De Karabiner 98k was de laatste in een lange rij geweren die door Mauser voor het Duitse leger was ontworpen. De oorsprong van de Karabiner 98k, die zijn oorsprong vindt in het Lebel Model 1886, was het meest direct afstammeling van de Gewehr 98 (Model 1898), die voor het eerst een intern, metalen tijdschrift met vijf cartridges introduceerde. In 1923 werd de Karabiner 98b geïntroduceerd als het primaire geweer voor het Duitse leger na de Eerste Wereldoorlog. Omdat het Verdrag van Versailles de Duitsers verbood geweren te produceren, werd de Karabiner 98b een karabijn genoemd, ondanks het feit dat het in wezen een verbeterde Gewehr 98 was.
In 1935 verhuisde Mauser om de Karabiner 98b te upgraden door verschillende componenten te wijzigen en de totale lengte te verkorten. Het resultaat was de Karabiner 98 Kurz (Short Carbine Model 1898), beter bekend als de Karabiner 98k (Kar98k). Net als zijn voorgangers was de Kar98k een schietgeweer dat de snelheid van het vuur beperkt en relatief onhandig was. Een verandering was de verschuiving naar het gebruik van gelamineerde voorraden in plaats van afzonderlijke stukken hout, omdat testen hadden aangetoond dat multiplexlaminaten beter bestand waren tegen kromtrekken. In dienst getreden in 1935, werden meer dan 14 miljoen Kar98ks geproduceerd tegen het einde van de Tweede Wereldoorlog.
De Karabiner 98k zag dienst in alle theaters van de Tweede Wereldoorlog waarbij het Duitse leger betrokken was, zoals Europa, Afrika en Scandinavië. Hoewel de geallieerden op weg waren om semi-automatische geweren te gebruiken, zoals de M1 Garand, behield de Wehrmacht de bout-actie Kar98k met zijn kleine vijfronde tijdschrift. Dit was grotendeels te wijten aan hun tactische doctrine die het lichte machinegeweer benadrukte als de basis van de vuurkracht van een ploeg. Bovendien gaven de Duitsers er vaak de voorkeur aan om machinepistolen, zoals de MP40, te gebruiken in gevechten of stadsoorlogvoering.
In het laatste anderhalf jaar van de oorlog begon de Wehrmacht de Kar98k af te bouwen ten gunste van het nieuwe aanvalsgeweer Sturmgewehr 44 (StG44). Hoewel het nieuwe wapen effectief was, werd het nooit in voldoende aantallen geproduceerd en de Kar98k bleef het primaire Duitse infanteriegeweer tot het einde van de vijandelijkheden. Bovendien zag het ontwerp ook dienst bij het Rode Leger dat licenties kocht om ze vóór de oorlog te vervaardigen. Hoewel er maar weinig werden geproduceerd in de Sovjetunie, werden gevangen Kar98ks veel gebruikt door het Rode Leger tijdens zijn vroege oorlogstekort.
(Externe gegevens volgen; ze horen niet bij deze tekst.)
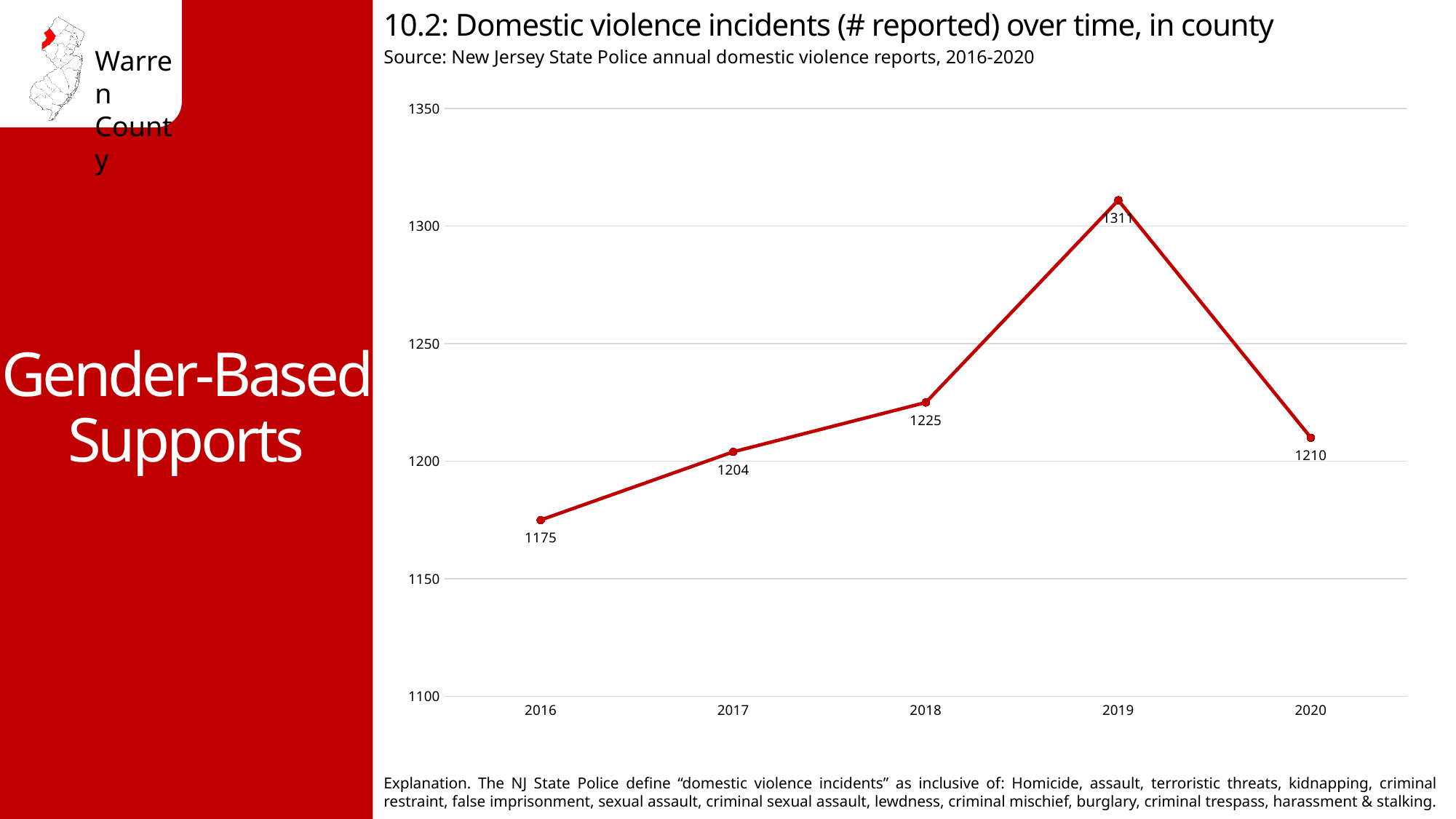
What was the number of reported domestic violence incidents in 2020? 1210 What kind of chart is shown on the slide? line chart What was the number of reported domestic violence incidents in 2019? 1311 What is the difference in reported incidents between 2019 and 2018? 86 Which year had the lowest number of reported domestic violence incidents? 2016 What was the number of reported domestic violence incidents in 2016? 1175 Is the value for 2019 greater or less than 1300? greater Which year had more reported incidents, 2018 or 2020? 2018 Which year had the highest number of reported domestic violence incidents? 2019 Did the number of reported incidents rise or fall from 2016 to 2019? rise How many years are plotted on the chart? 5 What is the difference in reported incidents between 2017 and 2016? 29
Na de Tweede Wereldoorlog werden miljoenen Kar98ks gevangen genomen door de geallieerden. In het Westen werden velen gegeven om naties te herbouwen om hun militairen te bewapenen. Frankrijk en Noorwegen namen het wapen en de fabrieken over in België, Tsjechoslowakije en Joegoslavië begonnen hun eigen versies van het geweer te produceren. Die Duitse wapens die door de Sovjetunie waren meegenomen, werden bewaard in geval van een toekomstige oorlog met de NAVO. Na verloop van tijd werden veel van deze gegeven aan ontluikende communistische bewegingen over de hele wereld. Veel van deze kwamen in Vietnam terecht en werden door de Noord-Vietnamezen tegen de Verenigde Staten gebruikt tijdens de Vietnam-oorlog.
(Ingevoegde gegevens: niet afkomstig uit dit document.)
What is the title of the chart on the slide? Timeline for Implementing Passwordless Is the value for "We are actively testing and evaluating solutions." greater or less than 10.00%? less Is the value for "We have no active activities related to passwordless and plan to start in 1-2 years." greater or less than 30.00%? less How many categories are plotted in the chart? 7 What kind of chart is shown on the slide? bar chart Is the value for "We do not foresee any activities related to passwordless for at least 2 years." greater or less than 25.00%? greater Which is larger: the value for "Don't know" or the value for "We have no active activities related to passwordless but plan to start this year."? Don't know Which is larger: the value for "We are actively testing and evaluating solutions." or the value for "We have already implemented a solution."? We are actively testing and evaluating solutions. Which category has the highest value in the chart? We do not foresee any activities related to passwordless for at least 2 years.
Elders diende de Kar98k ironisch genoeg met de Joodse Haganah en later de Israëlische Defensietroepen in de late jaren 1940 en 1950. Die wapens die werden verkregen uit gevangen Duitse voorraden hadden alle nazi-iconografie verwijderd en vervangen door IDF en Hebreeuwse markeringen. De IDF kocht ook grote voorraden Tsjechische en Belgische geproduceerde versies van het geweer. In de jaren negentig werden de wapens opnieuw ingezet tijdens de conflicten in voormalig Joegoslavië. Hoewel het tegenwoordig niet meer door militairen wordt gebruikt, is de Kar98k populair bij schutters en verzamelaars.